> **Your instructions**
The records below are to be reproduced exactly, with every picture left out.

> **Input for this task**
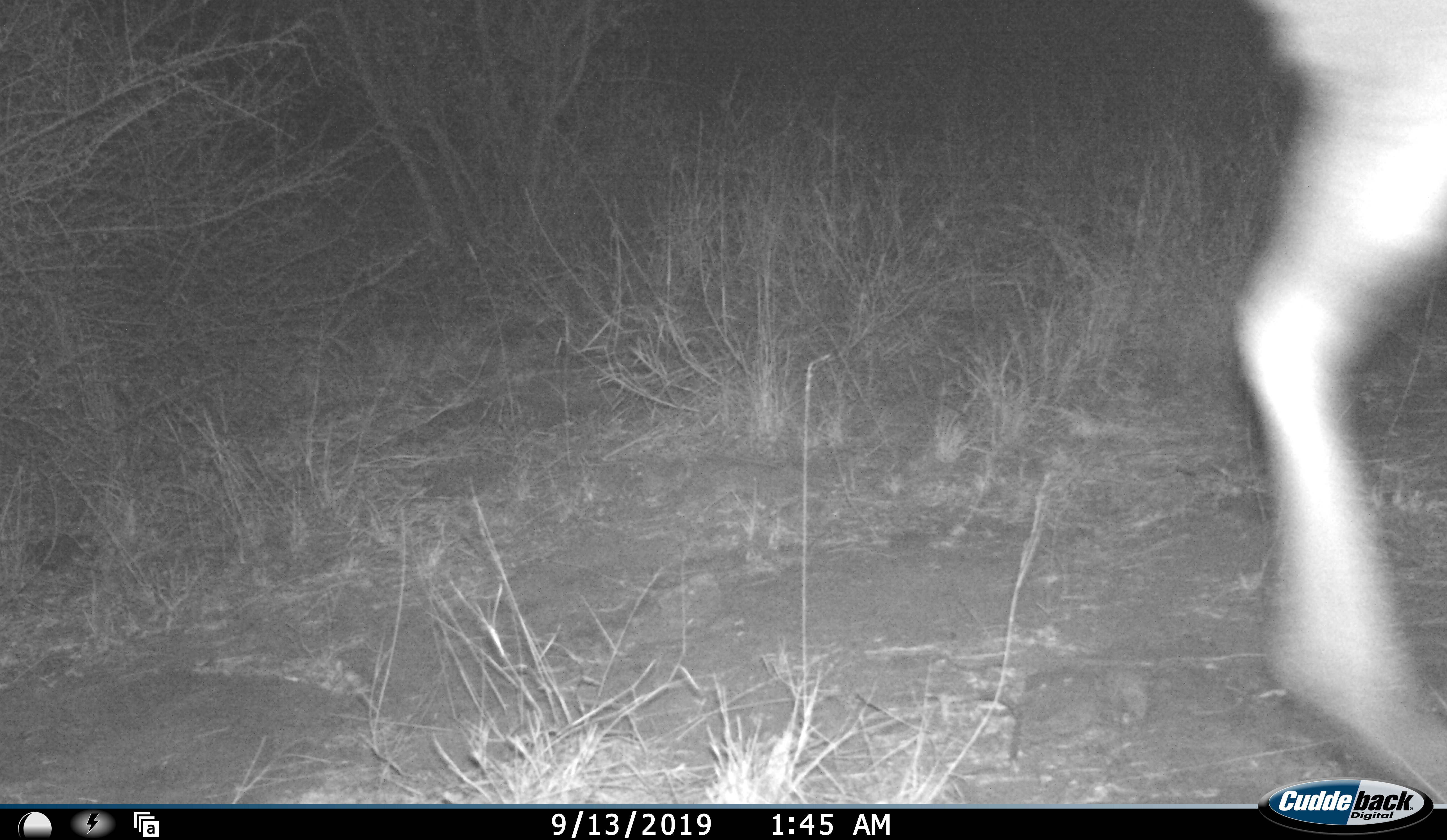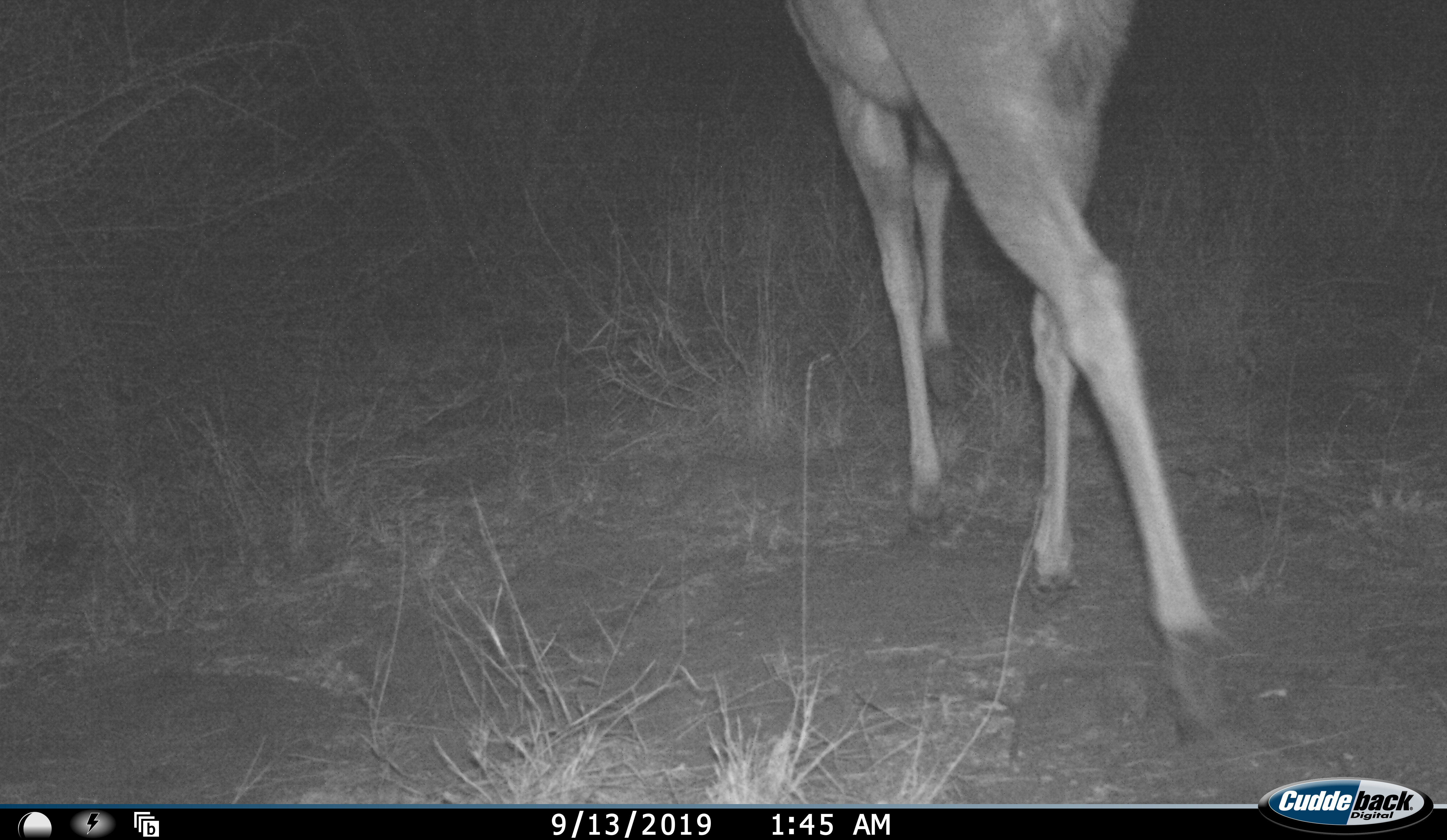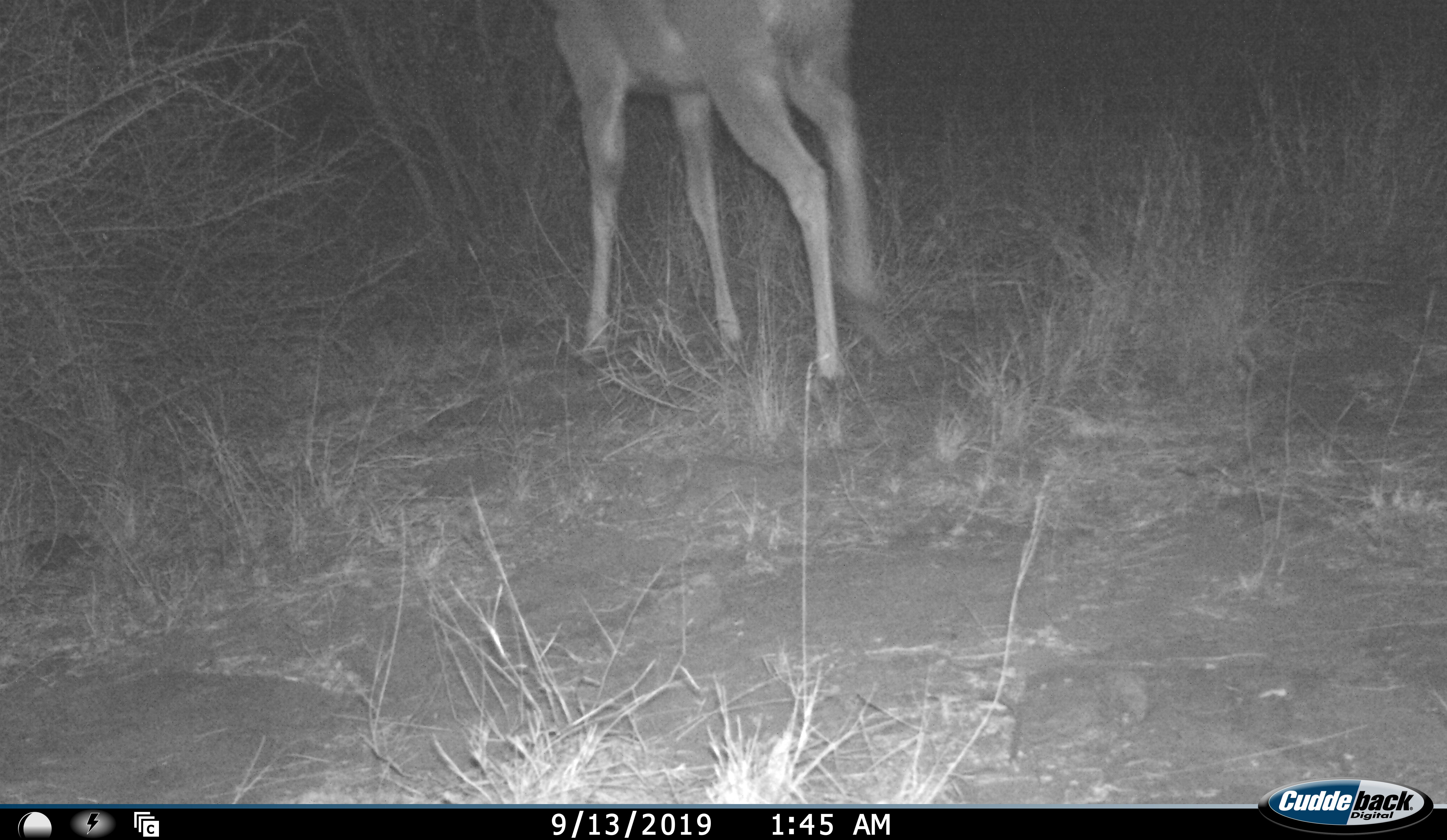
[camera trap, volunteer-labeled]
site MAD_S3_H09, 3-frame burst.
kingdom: Animalia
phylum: Chordata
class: Mammalia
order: Artiodactyla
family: Bovidae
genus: Aepyceros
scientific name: Aepyceros melampus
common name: impala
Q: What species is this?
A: Impala (Aepyceros melampus).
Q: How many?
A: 1.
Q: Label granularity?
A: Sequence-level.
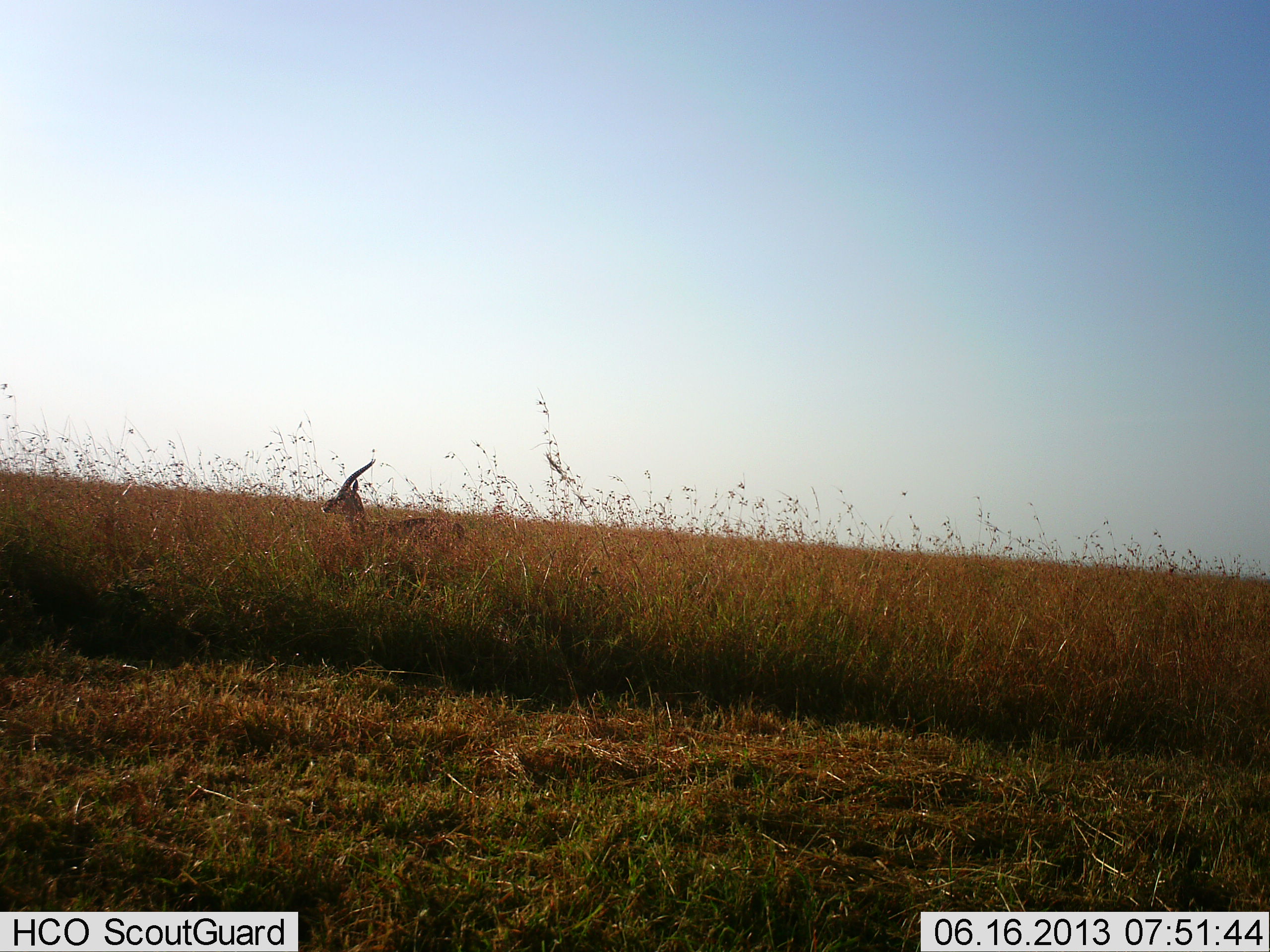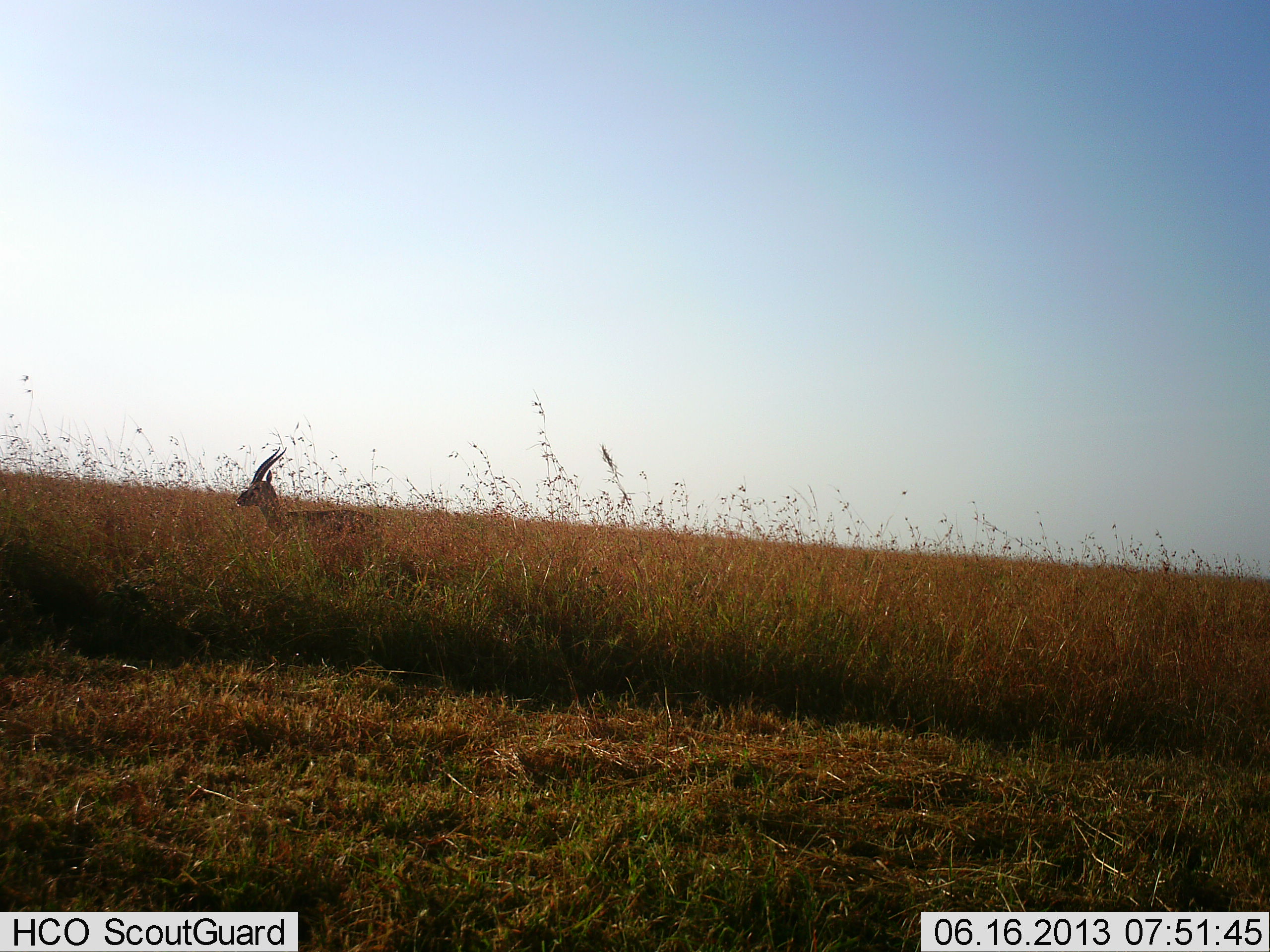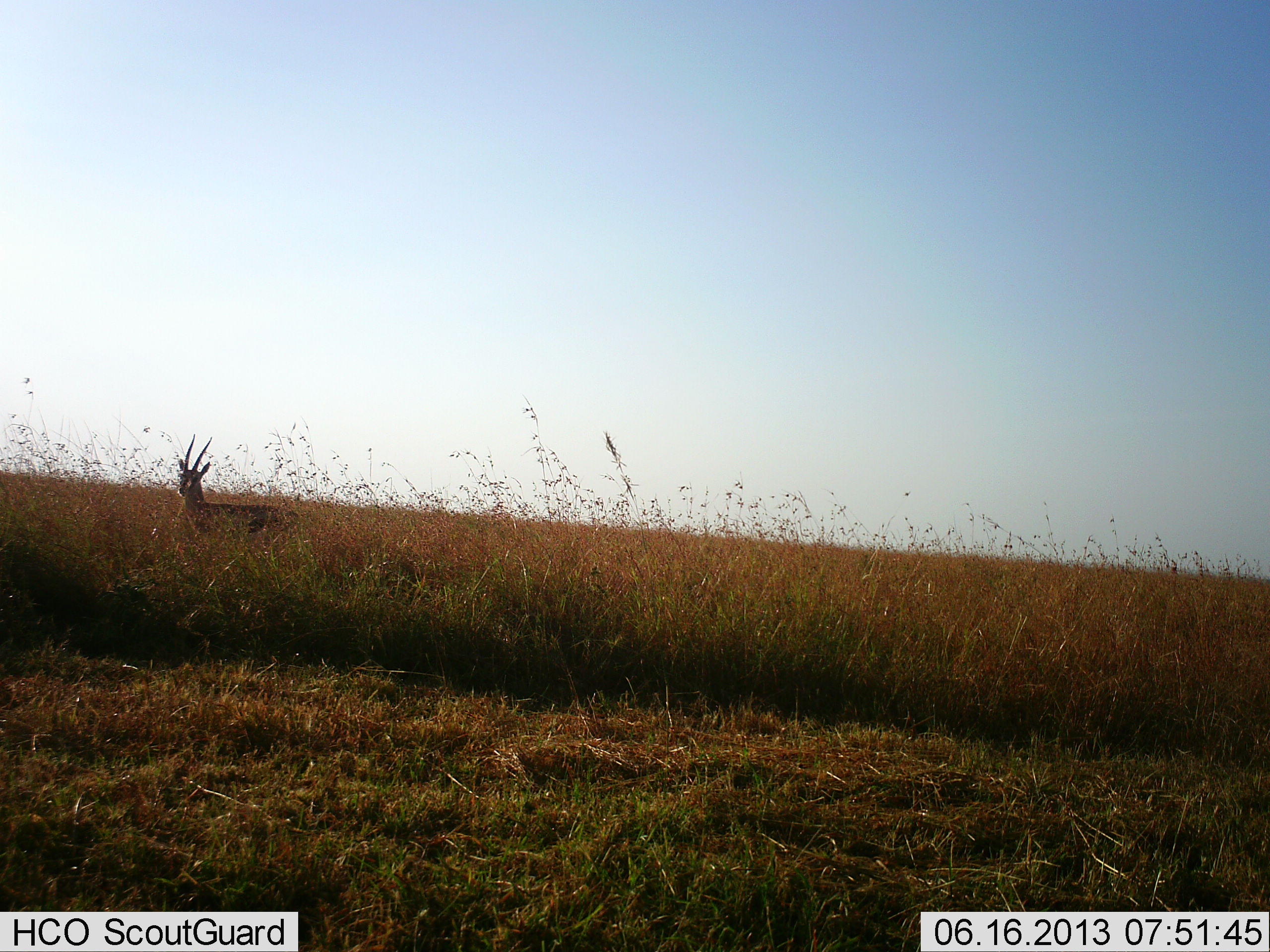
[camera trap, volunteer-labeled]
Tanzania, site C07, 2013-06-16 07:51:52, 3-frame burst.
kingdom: Animalia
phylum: Chordata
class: Mammalia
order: Artiodactyla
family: Bovidae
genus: Eudorcas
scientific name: Eudorcas thomsonii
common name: thomson's gazelle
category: gazellethomsons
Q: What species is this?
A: Gazellethomsons (thomson's gazelle) (Eudorcas thomsonii).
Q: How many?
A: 1.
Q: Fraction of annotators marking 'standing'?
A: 10%.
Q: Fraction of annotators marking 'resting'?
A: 0%.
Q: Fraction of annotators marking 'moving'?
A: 95%.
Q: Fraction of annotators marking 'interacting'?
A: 0%.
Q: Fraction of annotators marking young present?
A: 0%.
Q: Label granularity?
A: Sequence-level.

> **Response box**
[camera trap, volunteer-labeled]
site MAD_S3_H09, 3-frame burst.
kingdom: Animalia
phylum: Chordata
class: Mammalia
order: Artiodactyla
family: Bovidae
genus: Aepyceros
scientific name: Aepyceros melampus
common name: impala
Q: What species is this?
A: Impala (Aepyceros melampus).
Q: How many?
A: 1.
Q: Label granularity?
A: Sequence-level.
[camera trap, volunteer-labeled]
Tanzania, site C07, 2013-06-16 07:51:52, 3-frame burst.
kingdom: Animalia
phylum: Chordata
class: Mammalia
order: Artiodactyla
family: Bovidae
genus: Eudorcas
scientific name: Eudorcas thomsonii
common name: thomson's gazelle
category: gazellethomsons
Q: What species is this?
A: Gazellethomsons (thomson's gazelle) (Eudorcas thomsonii).
Q: How many?
A: 1.
Q: Fraction of annotators marking 'standing'?
A: 10%.
Q: Fraction of annotators marking 'resting'?
A: 0%.
Q: Fraction of annotators marking 'moving'?
A: 95%.
Q: Fraction of annotators marking 'interacting'?
A: 0%.
Q: Fraction of annotators marking young present?
A: 0%.
Q: Label granularity?
A: Sequence-level.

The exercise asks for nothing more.